Just beneath the skin, there are electrical charges zipping around relaying information to your brain and spinal cord about your environment like temperature fluctuations, changes in texture, vibrations, and pain. Replicating this sensory complexity has been the goal of many scientists seeking artificial skin that functionally resembles human skin. And in the last few decades, a promising, ultra-sensitive material has risen to the occasion: hydrogels.
Considered the first biomaterial designed for the human body, hydrogels are soft, flexible, highly absorbent, and can be engineered to self-heal. Hydrogels also generate electrical charges when touched due to the charged molecules inside of it. But exactly why hydrogels can do this has left scientists scratching their heads.

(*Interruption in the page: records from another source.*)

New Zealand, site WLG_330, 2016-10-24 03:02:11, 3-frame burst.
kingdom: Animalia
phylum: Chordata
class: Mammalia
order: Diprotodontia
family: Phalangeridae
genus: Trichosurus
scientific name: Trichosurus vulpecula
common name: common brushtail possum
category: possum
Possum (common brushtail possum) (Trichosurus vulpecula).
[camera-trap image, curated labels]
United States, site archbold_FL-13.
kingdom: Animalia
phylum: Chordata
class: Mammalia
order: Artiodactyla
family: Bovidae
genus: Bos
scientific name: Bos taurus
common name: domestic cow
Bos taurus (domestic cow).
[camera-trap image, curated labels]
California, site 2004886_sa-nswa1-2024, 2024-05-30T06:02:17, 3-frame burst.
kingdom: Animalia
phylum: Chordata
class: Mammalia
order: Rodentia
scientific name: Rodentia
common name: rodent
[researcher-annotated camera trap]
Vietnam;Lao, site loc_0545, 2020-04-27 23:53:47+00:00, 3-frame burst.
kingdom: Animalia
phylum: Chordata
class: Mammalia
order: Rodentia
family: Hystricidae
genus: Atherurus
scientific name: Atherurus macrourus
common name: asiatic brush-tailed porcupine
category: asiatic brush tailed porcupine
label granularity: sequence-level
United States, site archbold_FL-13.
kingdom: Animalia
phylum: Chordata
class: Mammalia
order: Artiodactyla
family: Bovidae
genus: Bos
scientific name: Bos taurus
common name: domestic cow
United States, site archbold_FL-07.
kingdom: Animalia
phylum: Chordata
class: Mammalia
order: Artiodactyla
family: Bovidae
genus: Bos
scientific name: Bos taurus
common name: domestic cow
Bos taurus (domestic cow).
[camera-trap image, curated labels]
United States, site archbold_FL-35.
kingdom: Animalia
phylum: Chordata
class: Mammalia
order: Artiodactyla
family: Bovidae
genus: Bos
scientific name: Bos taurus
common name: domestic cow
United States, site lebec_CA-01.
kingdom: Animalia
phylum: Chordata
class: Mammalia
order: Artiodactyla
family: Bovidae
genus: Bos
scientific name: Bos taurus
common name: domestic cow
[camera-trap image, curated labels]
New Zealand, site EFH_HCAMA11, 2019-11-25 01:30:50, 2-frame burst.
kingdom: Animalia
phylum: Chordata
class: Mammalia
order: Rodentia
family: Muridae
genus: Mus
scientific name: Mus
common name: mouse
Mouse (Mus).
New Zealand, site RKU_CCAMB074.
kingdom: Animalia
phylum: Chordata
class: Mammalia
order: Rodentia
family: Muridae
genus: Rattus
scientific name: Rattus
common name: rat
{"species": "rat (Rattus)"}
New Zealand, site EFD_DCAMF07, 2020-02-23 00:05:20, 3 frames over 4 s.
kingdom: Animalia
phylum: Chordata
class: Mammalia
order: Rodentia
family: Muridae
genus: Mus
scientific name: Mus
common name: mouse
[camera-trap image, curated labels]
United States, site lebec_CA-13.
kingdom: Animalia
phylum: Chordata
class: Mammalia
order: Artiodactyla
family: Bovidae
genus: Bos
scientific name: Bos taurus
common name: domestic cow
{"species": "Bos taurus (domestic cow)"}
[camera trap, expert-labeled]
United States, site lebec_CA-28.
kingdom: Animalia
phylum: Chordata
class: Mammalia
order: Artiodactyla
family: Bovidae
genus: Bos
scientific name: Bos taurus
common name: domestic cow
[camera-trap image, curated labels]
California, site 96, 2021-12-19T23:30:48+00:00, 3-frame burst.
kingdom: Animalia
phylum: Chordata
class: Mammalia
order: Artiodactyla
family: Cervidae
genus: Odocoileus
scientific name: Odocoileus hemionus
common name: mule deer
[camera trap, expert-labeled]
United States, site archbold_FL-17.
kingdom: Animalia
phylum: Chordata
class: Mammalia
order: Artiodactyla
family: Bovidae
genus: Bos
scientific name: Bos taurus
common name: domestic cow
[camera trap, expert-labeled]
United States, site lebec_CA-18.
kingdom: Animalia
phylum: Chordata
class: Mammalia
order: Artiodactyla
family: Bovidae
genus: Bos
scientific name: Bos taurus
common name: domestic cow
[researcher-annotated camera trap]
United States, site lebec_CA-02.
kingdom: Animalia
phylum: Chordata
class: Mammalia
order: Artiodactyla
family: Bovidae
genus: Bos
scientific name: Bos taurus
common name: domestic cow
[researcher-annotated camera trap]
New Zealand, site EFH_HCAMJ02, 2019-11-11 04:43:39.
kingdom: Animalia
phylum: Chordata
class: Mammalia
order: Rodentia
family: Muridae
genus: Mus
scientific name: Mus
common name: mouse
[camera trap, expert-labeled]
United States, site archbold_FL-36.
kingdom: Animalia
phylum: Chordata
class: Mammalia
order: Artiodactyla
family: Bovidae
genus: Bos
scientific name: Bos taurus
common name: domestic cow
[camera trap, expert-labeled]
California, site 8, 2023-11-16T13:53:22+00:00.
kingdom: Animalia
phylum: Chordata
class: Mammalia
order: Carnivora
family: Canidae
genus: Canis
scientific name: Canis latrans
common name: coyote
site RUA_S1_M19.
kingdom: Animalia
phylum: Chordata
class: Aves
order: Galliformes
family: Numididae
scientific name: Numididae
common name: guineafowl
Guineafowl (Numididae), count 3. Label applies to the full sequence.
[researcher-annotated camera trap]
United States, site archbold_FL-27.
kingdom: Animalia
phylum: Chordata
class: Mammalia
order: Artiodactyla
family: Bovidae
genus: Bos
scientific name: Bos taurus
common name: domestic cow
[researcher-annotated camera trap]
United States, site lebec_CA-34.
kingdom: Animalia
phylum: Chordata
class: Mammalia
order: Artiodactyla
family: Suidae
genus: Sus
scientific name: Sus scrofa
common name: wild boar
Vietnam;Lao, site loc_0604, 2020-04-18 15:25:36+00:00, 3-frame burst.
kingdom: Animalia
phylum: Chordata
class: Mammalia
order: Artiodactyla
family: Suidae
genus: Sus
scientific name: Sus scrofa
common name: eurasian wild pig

Thankfully, now we have an answer. In a new study published Thursday in the journal Science, researchers in Canada and France discovered that pressure applied to a hydrogel changes the distribution of charged molecules (called ions) within the material and creates an electric field. This finding confirms hydrogel’s potential as a shoo-in for artificial, human-like skin and may spark a whole slew of life-changing biomedical applications like drug delivery or artificial limbs
“How hydrogel sensors work is they produce voltages and currents in reaction to stimuli, such as pressure or touch—what we are calling a piezoionic effect,” Yuta Dobashi, a doctoral student at the University of Toronto and the new study’s lead author, said in a press release. “But we didn’t know exactly how these voltages are produced.”
As a graduate student at the University of British Columbia, Dobashi set out to uncover the mystery of how these voltages come to be. He created sensors made of hydrogels containing positive and negative ions of varying sizes. These sensors were then blasted with a magnetic field to precisely track how the ions moved when a pressure was applied.
“When pressure is applied to the gel, that pressure spreads out the ions in the liquid at different speeds, creating an electrical signal,” he said. “Positive ions, which tend to be smaller, move faster than larger, negative ions.”
What resulted was a mishmash of positively and negatively charged ions distributed all over the place. This creates an electric field and, in turn, is what makes a hydrogel capable of electrical signaling.
This new knowledge could elevate the use of hydrogels in our everyday lives. Electronic smart skins is a burgeoning market totaling $4.5 billion in 2019 and hydrogels could electrify it to new heights. We might one day incorporate the material into our clothing or right on top of our own skin to collect health or environmental information in real-time.
But Dobashi and John Madden, a biomedical engineer at UBC and the study’s co-author, see immediate applications in the sphere of medical implants like prosthetics that can feel just like skin, or artificial joints that can sense pressure. Hydrogels could be even used for drug delivery where you can control how much medicine is released into the body with a simple push.
“You can imagine a prosthetic arm covered in an ionic skin,” Madden said in the release. “The skin senses an object through touch or pressure, conveys that information through the nerves to the brain, and the brain then activates the motors required to lift or hold the object. With further development of the sensor skin and interfaces with nerves, this bionic interface is conceivable.”